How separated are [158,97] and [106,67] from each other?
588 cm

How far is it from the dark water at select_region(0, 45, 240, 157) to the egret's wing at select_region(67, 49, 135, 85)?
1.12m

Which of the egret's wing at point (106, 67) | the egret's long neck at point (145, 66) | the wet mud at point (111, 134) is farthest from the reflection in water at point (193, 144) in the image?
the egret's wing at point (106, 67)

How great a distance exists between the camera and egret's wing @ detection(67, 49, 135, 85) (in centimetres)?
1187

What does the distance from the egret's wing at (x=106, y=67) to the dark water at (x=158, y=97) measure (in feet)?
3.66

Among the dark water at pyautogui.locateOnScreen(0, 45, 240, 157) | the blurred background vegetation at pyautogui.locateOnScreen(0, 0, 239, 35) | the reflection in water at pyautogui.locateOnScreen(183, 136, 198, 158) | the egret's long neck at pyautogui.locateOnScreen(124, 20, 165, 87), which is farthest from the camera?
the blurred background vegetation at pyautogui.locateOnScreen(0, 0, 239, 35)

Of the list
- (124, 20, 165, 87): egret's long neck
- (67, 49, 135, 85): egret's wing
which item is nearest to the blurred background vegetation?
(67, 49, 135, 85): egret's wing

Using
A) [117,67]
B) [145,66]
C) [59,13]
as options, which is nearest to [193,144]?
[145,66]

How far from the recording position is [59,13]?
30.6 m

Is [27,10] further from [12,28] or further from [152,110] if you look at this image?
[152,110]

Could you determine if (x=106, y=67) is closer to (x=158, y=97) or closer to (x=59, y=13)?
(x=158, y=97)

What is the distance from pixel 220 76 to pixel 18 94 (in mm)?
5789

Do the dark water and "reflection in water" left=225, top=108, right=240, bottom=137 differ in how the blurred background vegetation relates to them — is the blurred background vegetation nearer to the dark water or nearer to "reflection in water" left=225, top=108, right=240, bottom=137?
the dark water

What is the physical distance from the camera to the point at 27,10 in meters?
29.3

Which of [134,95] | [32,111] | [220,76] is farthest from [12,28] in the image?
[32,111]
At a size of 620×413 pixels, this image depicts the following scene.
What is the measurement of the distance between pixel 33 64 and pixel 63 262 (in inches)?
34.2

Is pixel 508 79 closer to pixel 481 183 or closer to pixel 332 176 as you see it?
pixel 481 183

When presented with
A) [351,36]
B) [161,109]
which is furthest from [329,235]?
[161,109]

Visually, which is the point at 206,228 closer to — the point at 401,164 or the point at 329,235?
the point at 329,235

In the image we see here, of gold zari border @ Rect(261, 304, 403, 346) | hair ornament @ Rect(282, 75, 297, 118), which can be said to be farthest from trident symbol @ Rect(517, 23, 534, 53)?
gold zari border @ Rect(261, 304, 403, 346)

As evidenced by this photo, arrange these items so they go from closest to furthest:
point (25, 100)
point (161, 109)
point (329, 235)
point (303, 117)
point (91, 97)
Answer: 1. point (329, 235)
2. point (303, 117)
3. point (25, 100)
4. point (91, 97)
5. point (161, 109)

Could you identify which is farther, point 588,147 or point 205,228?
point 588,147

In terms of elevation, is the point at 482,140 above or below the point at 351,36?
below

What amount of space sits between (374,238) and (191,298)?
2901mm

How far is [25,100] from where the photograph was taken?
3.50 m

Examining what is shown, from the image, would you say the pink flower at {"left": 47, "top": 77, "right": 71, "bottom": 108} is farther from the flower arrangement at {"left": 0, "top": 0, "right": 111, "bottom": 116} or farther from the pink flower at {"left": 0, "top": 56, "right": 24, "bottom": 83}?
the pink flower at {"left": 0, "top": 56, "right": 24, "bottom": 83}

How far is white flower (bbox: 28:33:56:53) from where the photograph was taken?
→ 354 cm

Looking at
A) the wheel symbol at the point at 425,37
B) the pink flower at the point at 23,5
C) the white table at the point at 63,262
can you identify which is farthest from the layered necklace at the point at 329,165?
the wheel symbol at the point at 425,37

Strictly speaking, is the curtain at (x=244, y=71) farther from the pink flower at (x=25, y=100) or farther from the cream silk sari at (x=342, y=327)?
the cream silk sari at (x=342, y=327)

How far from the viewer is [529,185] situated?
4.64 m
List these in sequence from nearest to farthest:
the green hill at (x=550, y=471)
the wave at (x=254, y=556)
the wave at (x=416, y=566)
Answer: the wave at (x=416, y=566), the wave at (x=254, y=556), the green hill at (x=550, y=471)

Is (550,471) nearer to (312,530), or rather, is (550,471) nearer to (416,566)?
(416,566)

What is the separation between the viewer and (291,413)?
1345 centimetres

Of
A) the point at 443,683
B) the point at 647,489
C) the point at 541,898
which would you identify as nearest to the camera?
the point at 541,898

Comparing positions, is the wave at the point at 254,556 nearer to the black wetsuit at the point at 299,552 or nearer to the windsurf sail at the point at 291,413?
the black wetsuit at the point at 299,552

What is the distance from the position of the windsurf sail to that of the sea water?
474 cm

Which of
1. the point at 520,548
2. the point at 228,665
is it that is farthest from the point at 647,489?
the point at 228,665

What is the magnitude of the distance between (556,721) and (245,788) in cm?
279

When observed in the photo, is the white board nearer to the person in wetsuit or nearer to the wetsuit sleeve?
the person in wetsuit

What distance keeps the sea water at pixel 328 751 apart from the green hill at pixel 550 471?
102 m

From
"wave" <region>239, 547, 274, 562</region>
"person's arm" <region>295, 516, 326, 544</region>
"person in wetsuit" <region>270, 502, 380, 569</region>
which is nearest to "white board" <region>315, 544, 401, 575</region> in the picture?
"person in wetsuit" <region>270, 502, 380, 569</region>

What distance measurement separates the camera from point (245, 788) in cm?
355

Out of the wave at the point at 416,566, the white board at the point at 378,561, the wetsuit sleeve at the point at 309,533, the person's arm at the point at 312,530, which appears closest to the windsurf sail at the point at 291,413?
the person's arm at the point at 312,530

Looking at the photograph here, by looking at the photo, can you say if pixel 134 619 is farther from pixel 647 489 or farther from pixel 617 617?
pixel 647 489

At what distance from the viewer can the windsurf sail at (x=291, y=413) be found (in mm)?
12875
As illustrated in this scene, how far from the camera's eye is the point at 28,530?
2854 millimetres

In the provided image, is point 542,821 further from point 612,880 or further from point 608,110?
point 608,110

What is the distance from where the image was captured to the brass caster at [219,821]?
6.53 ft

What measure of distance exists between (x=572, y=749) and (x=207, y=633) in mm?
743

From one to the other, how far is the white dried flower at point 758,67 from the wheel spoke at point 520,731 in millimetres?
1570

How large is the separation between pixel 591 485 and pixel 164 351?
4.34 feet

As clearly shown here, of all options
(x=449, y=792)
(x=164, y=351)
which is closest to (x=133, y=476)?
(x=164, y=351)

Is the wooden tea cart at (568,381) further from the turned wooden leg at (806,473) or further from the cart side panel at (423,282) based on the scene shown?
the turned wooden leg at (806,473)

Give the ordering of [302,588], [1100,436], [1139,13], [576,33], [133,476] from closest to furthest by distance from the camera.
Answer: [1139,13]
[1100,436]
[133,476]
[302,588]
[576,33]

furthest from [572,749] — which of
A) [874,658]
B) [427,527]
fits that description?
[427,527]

• Short task: Rewrite every row with each occurrence of "camera" replaced by "viewpoint", leaving all other text unchanged.

• Problem solution:
How separated are [158,97] and [106,67] from each other?
588 cm

How far is it from the dark water at select_region(0, 45, 240, 157) to the egret's wing at select_region(67, 49, 135, 85)?
1.12m

Which of the egret's wing at point (106, 67) | the egret's long neck at point (145, 66) | the wet mud at point (111, 134) is farthest from the reflection in water at point (193, 144) in the image?
the egret's wing at point (106, 67)

How great a distance exists between the viewpoint and egret's wing @ detection(67, 49, 135, 85) (in centimetres)?
1187

What does the distance from the egret's wing at (x=106, y=67) to the dark water at (x=158, y=97) measure (in feet)?
3.66

Among the dark water at pyautogui.locateOnScreen(0, 45, 240, 157) | the blurred background vegetation at pyautogui.locateOnScreen(0, 0, 239, 35) | the reflection in water at pyautogui.locateOnScreen(183, 136, 198, 158) | the egret's long neck at pyautogui.locateOnScreen(124, 20, 165, 87), which is farthest from the viewpoint?
the blurred background vegetation at pyautogui.locateOnScreen(0, 0, 239, 35)

Of the list
- (124, 20, 165, 87): egret's long neck
- (67, 49, 135, 85): egret's wing
which item is nearest to the blurred background vegetation?
(67, 49, 135, 85): egret's wing

Using
A) [117,67]
B) [145,66]
C) [59,13]
as options, which is nearest to [193,144]?
[145,66]

How far from the recording position is [59,13]?
30.6 m

Is [27,10] further from [12,28] or further from [152,110] if you look at this image?
[152,110]

Could you determine if (x=106, y=67) is closer to (x=158, y=97) or closer to (x=59, y=13)?
(x=158, y=97)

What is the distance from pixel 220 76 to pixel 18 94 (in mm)?
5789

Do the dark water and "reflection in water" left=225, top=108, right=240, bottom=137 differ in how the blurred background vegetation relates to them — is the blurred background vegetation nearer to the dark water or nearer to "reflection in water" left=225, top=108, right=240, bottom=137?
the dark water

What is the physical distance from the viewpoint to the point at 27,10 in meters?
29.3

Which of [134,95] | [32,111] | [220,76] is farthest from [12,28] in the image?
[32,111]
At a size of 620×413 pixels, this image depicts the following scene.
What is the measurement of the distance between pixel 33 64 and pixel 63 262 (in inches)?
34.2

Is pixel 508 79 closer to pixel 481 183 or closer to pixel 332 176 as you see it?
pixel 481 183

When presented with
A) [351,36]
B) [161,109]
which is furthest from [329,235]?
[161,109]

Visually, which is the point at 206,228 closer to — the point at 401,164 or the point at 329,235?
the point at 329,235

In the image we see here, of gold zari border @ Rect(261, 304, 403, 346) | hair ornament @ Rect(282, 75, 297, 118), which can be said to be farthest from trident symbol @ Rect(517, 23, 534, 53)?
gold zari border @ Rect(261, 304, 403, 346)

As evidenced by this photo, arrange these items so they go from closest to furthest:
point (25, 100)
point (161, 109)
point (329, 235)
point (303, 117)
point (91, 97)
Answer: 1. point (329, 235)
2. point (303, 117)
3. point (25, 100)
4. point (91, 97)
5. point (161, 109)

Could you identify which is farther, point 588,147 or point 205,228?
point 588,147

In terms of elevation, is the point at 482,140 above or below the point at 351,36?
below

What amount of space sits between (374,238) and (191,298)?
2901mm

How far is [25,100] from where the photograph was taken?
3.50 m

Examining what is shown, from the image, would you say the pink flower at {"left": 47, "top": 77, "right": 71, "bottom": 108} is farther from the flower arrangement at {"left": 0, "top": 0, "right": 111, "bottom": 116} or farther from the pink flower at {"left": 0, "top": 56, "right": 24, "bottom": 83}?
the pink flower at {"left": 0, "top": 56, "right": 24, "bottom": 83}

How far is white flower (bbox: 28:33:56:53) from where the photograph was taken?
→ 354 cm

Looking at
A) the wheel symbol at the point at 425,37
B) the pink flower at the point at 23,5
C) the white table at the point at 63,262
can you identify which is farthest from the layered necklace at the point at 329,165?
the wheel symbol at the point at 425,37

Strictly speaking, is the curtain at (x=244, y=71) farther from the pink flower at (x=25, y=100) or farther from the cream silk sari at (x=342, y=327)?
the cream silk sari at (x=342, y=327)

How far from the viewer is [529,185] situated?
4.64 m
List these in sequence from nearest to farthest:
the green hill at (x=550, y=471)
the wave at (x=254, y=556)
the wave at (x=416, y=566)
Answer: the wave at (x=416, y=566), the wave at (x=254, y=556), the green hill at (x=550, y=471)

Is (550,471) nearer to (312,530), or rather, is (550,471) nearer to (416,566)?
(416,566)

What is the separation between the viewer and (291,413)?
1345 centimetres

Of
A) the point at 443,683
B) the point at 647,489
C) the point at 541,898
which would you identify as nearest to the viewpoint?
the point at 541,898

Comparing positions, is the wave at the point at 254,556 nearer to the black wetsuit at the point at 299,552 or nearer to the windsurf sail at the point at 291,413?
the black wetsuit at the point at 299,552

What is the distance from the position of the windsurf sail to that of the sea water?
474 cm

Which of
1. the point at 520,548
2. the point at 228,665
is it that is farthest from the point at 647,489?
the point at 228,665

What is the magnitude of the distance between (556,721) and (245,788) in cm?
279

When observed in the photo, is the white board nearer to the person in wetsuit or nearer to the wetsuit sleeve?
the person in wetsuit

What distance keeps the sea water at pixel 328 751 apart from the green hill at pixel 550 471?
102 m

From
"wave" <region>239, 547, 274, 562</region>
"person's arm" <region>295, 516, 326, 544</region>
"person in wetsuit" <region>270, 502, 380, 569</region>
which is nearest to "white board" <region>315, 544, 401, 575</region> in the picture?
"person in wetsuit" <region>270, 502, 380, 569</region>

What distance measurement separates the viewpoint from point (245, 788) in cm?
355

Out of the wave at the point at 416,566, the white board at the point at 378,561, the wetsuit sleeve at the point at 309,533, the person's arm at the point at 312,530, which appears closest to the windsurf sail at the point at 291,413?
the person's arm at the point at 312,530

Looking at the photograph here, by looking at the photo, can you say if pixel 134 619 is farther from pixel 647 489 or farther from pixel 617 617?
pixel 647 489

At what distance from the viewer can the windsurf sail at (x=291, y=413) be found (in mm)?
12875
As illustrated in this scene, how far from the viewpoint's eye is the point at 28,530?
2854 millimetres

In the provided image, is point 542,821 further from point 612,880 or further from point 608,110?
point 608,110

What is the distance from where the image was captured to the brass caster at [219,821]?
6.53 ft

What measure of distance exists between (x=572, y=749) and (x=207, y=633) in mm?
743

From one to the other, how far is the white dried flower at point 758,67 from the wheel spoke at point 520,731 in millimetres?
1570

How large is the separation between pixel 591 485 and pixel 164 351?
4.34 feet

As clearly shown here, of all options
(x=449, y=792)
(x=164, y=351)
which is closest to (x=133, y=476)?
(x=164, y=351)

Is the wooden tea cart at (568,381) further from the turned wooden leg at (806,473) or further from the cart side panel at (423,282) based on the scene shown?
the turned wooden leg at (806,473)

Give the ordering of [302,588], [1100,436], [1139,13], [576,33], [133,476] from closest to furthest by distance from the viewpoint.
Answer: [1139,13]
[1100,436]
[133,476]
[302,588]
[576,33]

furthest from [572,749] — which of
A) [874,658]
B) [427,527]
fits that description?
[427,527]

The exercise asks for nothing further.